Ele acusou a esquerda de “se apropriar” do vídeo de Felca para justificar a regulação das redes sociais. “Na verdade, não estão denunciando nada, porque não fizeram nada contra o problema. Apenas se aproveitaram da sensatez e da popularidade do rapaz para ter uma oportunidade de colocar, de fato, o que querem: a regulamentação das redes. Nem disfarçaram.”
“Expressão de ódio”
A deputada Erika Hilton (PSol-SP) rebateu os ataques de Nikolas à comunidade LGBTQIA . Ela disse que a oposição tenta confundir o debate sobre adultização, misturando temas que não estavam sequer em discussão.
“Como sempre, eles confundem, expressam o seu ódio, sua violência e seu preconceito. Agora, resolveram transformar um tema tão sério em algo que parece novidade. Eu falei ontem no plenário e repito: será que os deputados só descobriram que isso acontece depois do vídeo de um influenciador?”, questionou.
A parlamentar é defensora da regulação das redes sociais. “O que adianta aumentar a pena se não criarmos um ambiente seguro? Se não houver regulamentação das redes, essas coisas vão continuar acontecendo. Não é apenas por meio de penas e punições que vamos resolver. A regulamentação é fundamental para esse controle.”
Já a deputada Maria do Rosário (PT-RS) ressaltou que a oposição quer transformar o tema em disputa política. “Fomos nós que criamos a Lei do Feminicídio, a Lei Maria da Penha e as leis de proteção à infância contra a pedofilia e a pornografia infantil. Enquanto isso, o que eles fizeram foi permitir que as redes sociais se tornassem uma terra sem lei”, sustentou. “Espero sinceramente que não tentem atrapalhar o movimento legítimo que o Brasil está fazendo agora pela regulamentação das redes. Faremos todo o possível para que criminosos sejam identificados e presos. Quem comete crimes sexuais contra crianças deve estar na prisão”, declarou.
Em busca de alternativas para combater a adultização e sexualização de crianças nas redes sociais, o presidente da Câmara, Hugo Motta (Republicanos-PB), anunciou, na terça-feira, a criação de um grupo de trabalho que apresentará, em 30 dias, uma proposta para garantir a segurança infantil na internet.
Além do GT, uma comissão, com parlamentares e especialistas, se reunirá na quarta-feira, às 9h, para debater o tema no plenário da Casa.
Oitiva de big techs
No Senado, requerimento da senadora Eliziane Gama (PSD-MA) foi aprovado na Comissão de Constituição e Justiça (CCJ), nesta quarta-feira, convocando uma audiência pública com representantes das principais plataformas digitais que atuam no Brasil.

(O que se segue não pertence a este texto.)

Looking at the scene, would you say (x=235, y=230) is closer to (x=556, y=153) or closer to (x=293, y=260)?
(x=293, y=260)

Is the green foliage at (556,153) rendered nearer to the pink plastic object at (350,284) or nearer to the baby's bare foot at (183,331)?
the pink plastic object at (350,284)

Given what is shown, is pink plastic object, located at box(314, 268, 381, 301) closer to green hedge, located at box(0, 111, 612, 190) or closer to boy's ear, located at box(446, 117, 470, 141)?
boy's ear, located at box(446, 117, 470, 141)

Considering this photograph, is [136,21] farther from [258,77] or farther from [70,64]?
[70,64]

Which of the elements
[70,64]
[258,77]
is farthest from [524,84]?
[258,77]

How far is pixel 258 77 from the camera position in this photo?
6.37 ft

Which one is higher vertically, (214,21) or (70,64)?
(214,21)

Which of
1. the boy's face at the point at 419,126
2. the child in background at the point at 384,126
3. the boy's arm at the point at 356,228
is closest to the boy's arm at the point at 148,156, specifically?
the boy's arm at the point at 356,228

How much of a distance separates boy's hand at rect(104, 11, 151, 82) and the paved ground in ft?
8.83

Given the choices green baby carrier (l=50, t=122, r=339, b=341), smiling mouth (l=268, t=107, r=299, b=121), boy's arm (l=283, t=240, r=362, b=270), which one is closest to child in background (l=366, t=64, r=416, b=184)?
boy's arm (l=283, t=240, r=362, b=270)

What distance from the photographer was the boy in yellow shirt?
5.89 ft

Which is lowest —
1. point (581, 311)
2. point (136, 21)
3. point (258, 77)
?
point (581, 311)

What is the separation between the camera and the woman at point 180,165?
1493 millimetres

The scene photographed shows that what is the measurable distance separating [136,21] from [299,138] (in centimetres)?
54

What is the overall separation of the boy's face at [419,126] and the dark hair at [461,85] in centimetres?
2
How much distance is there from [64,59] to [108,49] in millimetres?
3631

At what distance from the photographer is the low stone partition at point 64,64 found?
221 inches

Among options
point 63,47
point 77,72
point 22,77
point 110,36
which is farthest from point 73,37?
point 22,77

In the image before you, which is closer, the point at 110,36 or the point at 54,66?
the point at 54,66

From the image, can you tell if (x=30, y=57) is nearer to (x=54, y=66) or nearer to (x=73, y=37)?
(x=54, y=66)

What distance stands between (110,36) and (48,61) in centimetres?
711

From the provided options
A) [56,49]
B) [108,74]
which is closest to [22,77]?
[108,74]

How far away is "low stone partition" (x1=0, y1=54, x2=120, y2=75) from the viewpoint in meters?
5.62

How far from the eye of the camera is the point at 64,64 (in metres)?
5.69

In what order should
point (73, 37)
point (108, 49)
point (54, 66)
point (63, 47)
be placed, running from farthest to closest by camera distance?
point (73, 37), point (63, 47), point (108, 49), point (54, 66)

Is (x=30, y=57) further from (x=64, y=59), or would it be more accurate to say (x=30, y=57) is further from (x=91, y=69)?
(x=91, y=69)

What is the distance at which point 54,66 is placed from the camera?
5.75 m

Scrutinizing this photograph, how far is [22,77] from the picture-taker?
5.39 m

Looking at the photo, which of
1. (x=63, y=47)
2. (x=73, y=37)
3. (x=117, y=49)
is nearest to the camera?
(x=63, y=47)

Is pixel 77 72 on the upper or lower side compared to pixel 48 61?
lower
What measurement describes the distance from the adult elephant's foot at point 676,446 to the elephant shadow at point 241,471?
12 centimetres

A audiência, que ainda terá a data definida, deve contar com representantes de Meta, YouTube, Telegram, TikTok e Kwai, além do Ministério Público Federal, Polícia Federal e Defensoria Pública da União. Também está previsto convite ao influenciador Felca.
No requerimento, Eliziane afirma que o material apresentado pelo influenciador “revela, de forma assustadora, o fenômeno da adultização de menores de idade” e que “as acusações mostram não só a fragilidade de jovens expostos inadequadamente, mas também a falta de eficácia das ferramentas de proteção usadas hoje pelas plataformas”.